RECORDS SHOWN -
···

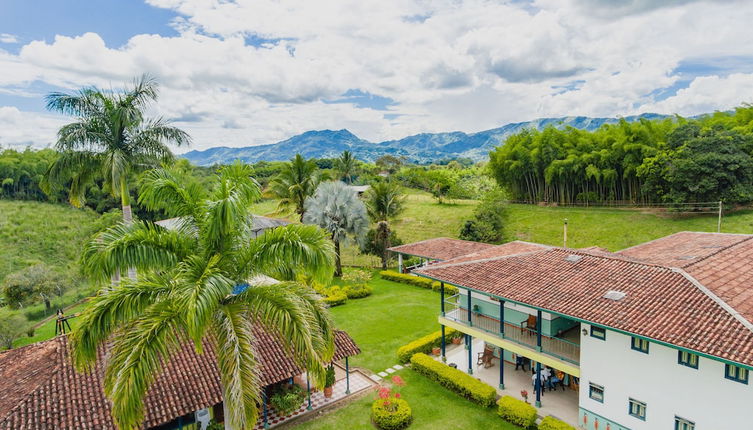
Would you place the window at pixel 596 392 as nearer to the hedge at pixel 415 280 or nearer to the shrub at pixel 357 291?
the hedge at pixel 415 280

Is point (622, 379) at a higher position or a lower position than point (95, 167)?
lower

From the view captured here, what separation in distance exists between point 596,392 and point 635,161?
29437mm

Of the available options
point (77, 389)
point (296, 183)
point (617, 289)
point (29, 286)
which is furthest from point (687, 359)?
point (29, 286)

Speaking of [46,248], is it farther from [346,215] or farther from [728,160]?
[728,160]

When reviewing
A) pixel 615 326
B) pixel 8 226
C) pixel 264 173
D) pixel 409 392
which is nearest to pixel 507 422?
pixel 409 392

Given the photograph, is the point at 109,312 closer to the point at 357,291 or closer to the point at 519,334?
the point at 519,334

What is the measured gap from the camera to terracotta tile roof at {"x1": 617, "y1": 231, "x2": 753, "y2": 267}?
1576 centimetres

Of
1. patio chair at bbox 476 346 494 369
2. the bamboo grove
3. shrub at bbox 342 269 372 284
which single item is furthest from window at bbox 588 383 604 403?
the bamboo grove

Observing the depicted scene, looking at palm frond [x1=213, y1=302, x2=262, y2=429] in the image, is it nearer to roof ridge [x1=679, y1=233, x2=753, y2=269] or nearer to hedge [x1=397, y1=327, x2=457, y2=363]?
hedge [x1=397, y1=327, x2=457, y2=363]

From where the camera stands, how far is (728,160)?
104ft

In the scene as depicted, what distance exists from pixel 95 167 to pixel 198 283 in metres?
12.7

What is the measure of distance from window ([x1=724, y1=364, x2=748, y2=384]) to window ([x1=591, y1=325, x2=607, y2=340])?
3007 millimetres

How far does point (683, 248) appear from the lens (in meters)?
18.6

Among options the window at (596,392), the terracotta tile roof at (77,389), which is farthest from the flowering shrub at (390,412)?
the window at (596,392)
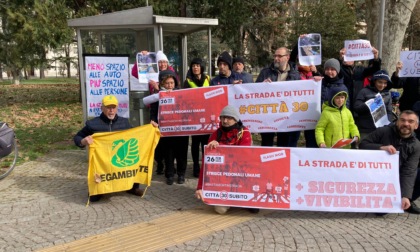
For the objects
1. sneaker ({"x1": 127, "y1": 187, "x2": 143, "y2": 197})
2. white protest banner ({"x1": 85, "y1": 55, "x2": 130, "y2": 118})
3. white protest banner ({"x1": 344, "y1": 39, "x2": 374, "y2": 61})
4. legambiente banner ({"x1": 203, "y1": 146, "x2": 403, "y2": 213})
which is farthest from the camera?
white protest banner ({"x1": 85, "y1": 55, "x2": 130, "y2": 118})

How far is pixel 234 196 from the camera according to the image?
4.85 metres

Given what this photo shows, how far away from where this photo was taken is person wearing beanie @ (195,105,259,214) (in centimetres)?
489

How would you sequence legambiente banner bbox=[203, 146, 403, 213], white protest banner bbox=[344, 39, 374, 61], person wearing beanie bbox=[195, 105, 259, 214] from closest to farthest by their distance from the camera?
legambiente banner bbox=[203, 146, 403, 213] < person wearing beanie bbox=[195, 105, 259, 214] < white protest banner bbox=[344, 39, 374, 61]

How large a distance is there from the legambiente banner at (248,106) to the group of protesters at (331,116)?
16 centimetres

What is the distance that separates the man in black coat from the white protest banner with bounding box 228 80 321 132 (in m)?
1.13

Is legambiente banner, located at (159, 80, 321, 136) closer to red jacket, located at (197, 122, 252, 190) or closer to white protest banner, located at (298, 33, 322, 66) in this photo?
white protest banner, located at (298, 33, 322, 66)

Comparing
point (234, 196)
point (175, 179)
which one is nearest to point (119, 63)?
point (175, 179)

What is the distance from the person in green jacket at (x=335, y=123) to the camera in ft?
17.1

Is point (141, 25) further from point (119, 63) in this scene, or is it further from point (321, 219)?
point (321, 219)

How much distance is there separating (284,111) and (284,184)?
155 centimetres

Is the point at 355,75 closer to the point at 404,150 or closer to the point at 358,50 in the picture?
the point at 358,50

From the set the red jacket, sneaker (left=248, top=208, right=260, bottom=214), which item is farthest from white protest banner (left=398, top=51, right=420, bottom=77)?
sneaker (left=248, top=208, right=260, bottom=214)

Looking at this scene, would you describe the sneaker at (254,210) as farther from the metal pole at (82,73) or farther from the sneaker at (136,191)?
the metal pole at (82,73)

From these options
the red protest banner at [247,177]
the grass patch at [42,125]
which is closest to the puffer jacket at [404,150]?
the red protest banner at [247,177]
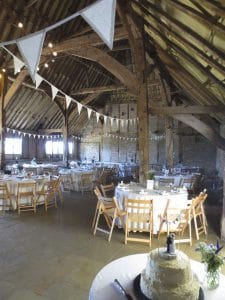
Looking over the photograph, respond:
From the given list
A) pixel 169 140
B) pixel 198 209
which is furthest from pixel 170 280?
pixel 169 140

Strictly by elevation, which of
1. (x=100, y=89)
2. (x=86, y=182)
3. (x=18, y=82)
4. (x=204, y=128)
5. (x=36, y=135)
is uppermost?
(x=100, y=89)

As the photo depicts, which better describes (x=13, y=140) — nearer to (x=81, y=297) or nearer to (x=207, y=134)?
(x=207, y=134)

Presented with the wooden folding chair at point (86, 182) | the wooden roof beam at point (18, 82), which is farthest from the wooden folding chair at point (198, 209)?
the wooden roof beam at point (18, 82)

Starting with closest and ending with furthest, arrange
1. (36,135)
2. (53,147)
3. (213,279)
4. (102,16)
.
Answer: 1. (213,279)
2. (102,16)
3. (36,135)
4. (53,147)

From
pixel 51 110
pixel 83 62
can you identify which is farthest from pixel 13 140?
pixel 83 62

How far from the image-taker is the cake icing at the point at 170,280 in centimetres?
126

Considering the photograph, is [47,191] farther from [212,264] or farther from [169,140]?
[212,264]

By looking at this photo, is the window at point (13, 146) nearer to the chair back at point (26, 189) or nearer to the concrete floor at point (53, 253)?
the chair back at point (26, 189)

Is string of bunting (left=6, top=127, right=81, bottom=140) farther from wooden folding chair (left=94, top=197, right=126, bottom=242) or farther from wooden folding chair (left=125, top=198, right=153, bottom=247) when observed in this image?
wooden folding chair (left=125, top=198, right=153, bottom=247)

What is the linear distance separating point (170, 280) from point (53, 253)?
323 centimetres

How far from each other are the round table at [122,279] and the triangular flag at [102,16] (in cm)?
271

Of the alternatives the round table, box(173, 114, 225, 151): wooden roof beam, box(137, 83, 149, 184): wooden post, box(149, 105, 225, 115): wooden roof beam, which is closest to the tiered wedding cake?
the round table

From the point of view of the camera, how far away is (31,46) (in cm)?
368

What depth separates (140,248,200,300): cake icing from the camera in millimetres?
1260
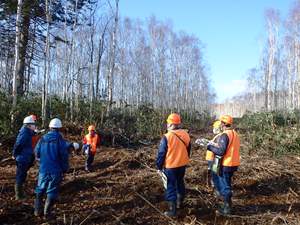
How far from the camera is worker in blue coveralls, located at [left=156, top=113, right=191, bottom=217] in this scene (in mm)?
6875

···

WHAT NEEDS TO BE DONE -
Put the lines of the material above, from the one holding "What depth separates" through the last line, inclusive, into a numbered list. Skip blank lines and leave the pictures out.

RESULT -
1. What depth separates (140,248,200,300): cake icing from the camera in millimetres?
2. 1260
3. How far from the camera is worker in blue coveralls, located at [left=156, top=113, right=191, bottom=217] in this scene (in mm)?
4. 6875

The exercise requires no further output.